Questo saggio introduce il contratto eco-sociale come un quadro di governance visionario che integra potere, transazione e cura tra stato, mercato e beni comuni. In contrasto con gli approcci di sviluppo frammentati e transazionali, enfatizza i processi relazionali, l'azione civica e la gestione bioregionale. Attingendo alla filosofia politica, alle visioni del mondo indigene e alla Teoria Integrale, l'articolo invoca un rinnovamento multilivello e policentrico delle relazioni umane e istituzionali, radicato nell'empatia, nella complessità e nel pensiero sistemico. In definitiva, è un invito a ricostruire il contratto sociale come una rete di cura, in grado di rispondere al collasso ecologico, alla disuguaglianza e al collasso istituzionale con resilienza co-creativa.

Introduzione

Le sfide irrisolvibili dello sviluppo non possono essere risolte solo con soluzioni tecniche o finanziarie. Spesso derivano da fallimenti di azioni collettive plasmate da norme sociali invisibili, sistemi di credenze e strutture istituzionali, nonché da valori e comportamenti individuali. Per raggiungere un progresso significativo è necessario modificare i rapporti di potere e riallineare aspirazioni e sistemi di valori per promuovere il benessere collettivo. Pertanto, vi è una maggiore necessità di approcci più integrati, che combinino dinamiche relazionali e processi politici con gli strumenti tecnici e quantitativi che hanno a lungo dominato i paradigmi di sviluppo tradizionali. Stati, settori privati ​​e società civile hanno tutti un ruolo cruciale da svolgere come agenti del cambiamento. Tuttavia, i loro sforzi sono spesso frammentati, limitati da relazioni non sincronizzate che ostacolano la collaborazione e i risultati sistemici.

Ciò che manca è un quadro condiviso, che consenta l'armonizzazione e l'allineamento reciproco tra i diversi attori, incoraggiando una collaborazione fluida e un pensiero sistemico per una più ampia trasformazione sociale. Comprendere le dimensioni politiche, economiche e sociali del potere, dei flussi di risorse e del processo decisionale è essenziale. Ciò richiede attenzione alla struttura, alla proprietà, all'agenzia e alla disuguaglianza, non come categorie astratte, ma come realtà vissute.

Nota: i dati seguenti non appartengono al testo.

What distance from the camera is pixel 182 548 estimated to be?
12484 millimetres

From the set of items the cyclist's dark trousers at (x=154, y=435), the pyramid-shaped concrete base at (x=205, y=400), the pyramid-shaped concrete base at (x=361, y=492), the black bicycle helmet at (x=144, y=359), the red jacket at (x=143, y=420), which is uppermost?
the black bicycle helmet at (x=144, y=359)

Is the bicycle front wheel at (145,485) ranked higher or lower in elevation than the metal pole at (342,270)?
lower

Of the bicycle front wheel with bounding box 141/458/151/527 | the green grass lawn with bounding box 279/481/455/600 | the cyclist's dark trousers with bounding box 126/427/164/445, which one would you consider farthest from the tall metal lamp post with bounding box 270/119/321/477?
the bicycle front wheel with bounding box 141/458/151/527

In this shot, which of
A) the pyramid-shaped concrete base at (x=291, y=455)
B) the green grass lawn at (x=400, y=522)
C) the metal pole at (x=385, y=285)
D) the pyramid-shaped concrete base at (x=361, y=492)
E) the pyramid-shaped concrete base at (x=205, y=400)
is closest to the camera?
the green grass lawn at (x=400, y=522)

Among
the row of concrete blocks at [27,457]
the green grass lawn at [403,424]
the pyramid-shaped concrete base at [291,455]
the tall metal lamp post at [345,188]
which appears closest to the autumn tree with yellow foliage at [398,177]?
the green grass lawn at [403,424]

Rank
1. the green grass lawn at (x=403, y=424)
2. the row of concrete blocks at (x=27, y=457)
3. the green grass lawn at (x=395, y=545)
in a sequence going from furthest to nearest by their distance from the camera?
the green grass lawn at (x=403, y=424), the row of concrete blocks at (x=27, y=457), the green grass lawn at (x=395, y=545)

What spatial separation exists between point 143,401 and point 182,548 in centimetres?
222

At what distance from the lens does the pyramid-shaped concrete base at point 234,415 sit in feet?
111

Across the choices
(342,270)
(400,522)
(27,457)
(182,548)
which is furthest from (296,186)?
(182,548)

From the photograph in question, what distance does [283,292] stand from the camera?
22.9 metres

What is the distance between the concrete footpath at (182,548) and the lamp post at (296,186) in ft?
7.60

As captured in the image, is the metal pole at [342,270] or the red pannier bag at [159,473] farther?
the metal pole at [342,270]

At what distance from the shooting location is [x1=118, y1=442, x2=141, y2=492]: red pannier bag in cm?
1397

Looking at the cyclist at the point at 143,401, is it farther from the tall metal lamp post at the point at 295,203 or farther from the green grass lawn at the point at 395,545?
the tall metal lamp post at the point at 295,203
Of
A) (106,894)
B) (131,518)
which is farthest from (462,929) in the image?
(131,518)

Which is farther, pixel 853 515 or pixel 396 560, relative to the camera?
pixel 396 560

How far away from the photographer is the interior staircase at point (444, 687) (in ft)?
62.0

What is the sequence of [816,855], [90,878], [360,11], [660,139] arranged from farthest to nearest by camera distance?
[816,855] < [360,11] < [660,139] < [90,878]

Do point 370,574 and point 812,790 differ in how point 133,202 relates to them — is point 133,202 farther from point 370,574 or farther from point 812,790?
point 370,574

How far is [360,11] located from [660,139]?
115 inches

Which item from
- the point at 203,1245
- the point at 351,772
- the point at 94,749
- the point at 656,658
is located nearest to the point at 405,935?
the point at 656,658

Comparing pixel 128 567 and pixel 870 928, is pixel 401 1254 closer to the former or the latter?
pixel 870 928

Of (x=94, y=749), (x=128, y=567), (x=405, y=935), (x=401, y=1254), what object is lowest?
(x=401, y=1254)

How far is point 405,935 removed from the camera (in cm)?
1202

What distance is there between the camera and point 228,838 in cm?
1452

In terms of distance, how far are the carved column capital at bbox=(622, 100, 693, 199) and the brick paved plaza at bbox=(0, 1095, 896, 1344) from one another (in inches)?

Questo articolo introduce il concetto di contratto eco-sociale : un quadro relazionale e integrativo per affrontare le sfide di governance interconnesse di crescita economica, giustizia sociale e sostenibilità ambientale. Offre un quadro relazionale per gestire e riequilibrare le dinamiche di potere, transazione e cura all'interno dello Stato, del mercato e dei beni comuni, aprendo percorsi inclusivi, rigenerativi e co-creativi.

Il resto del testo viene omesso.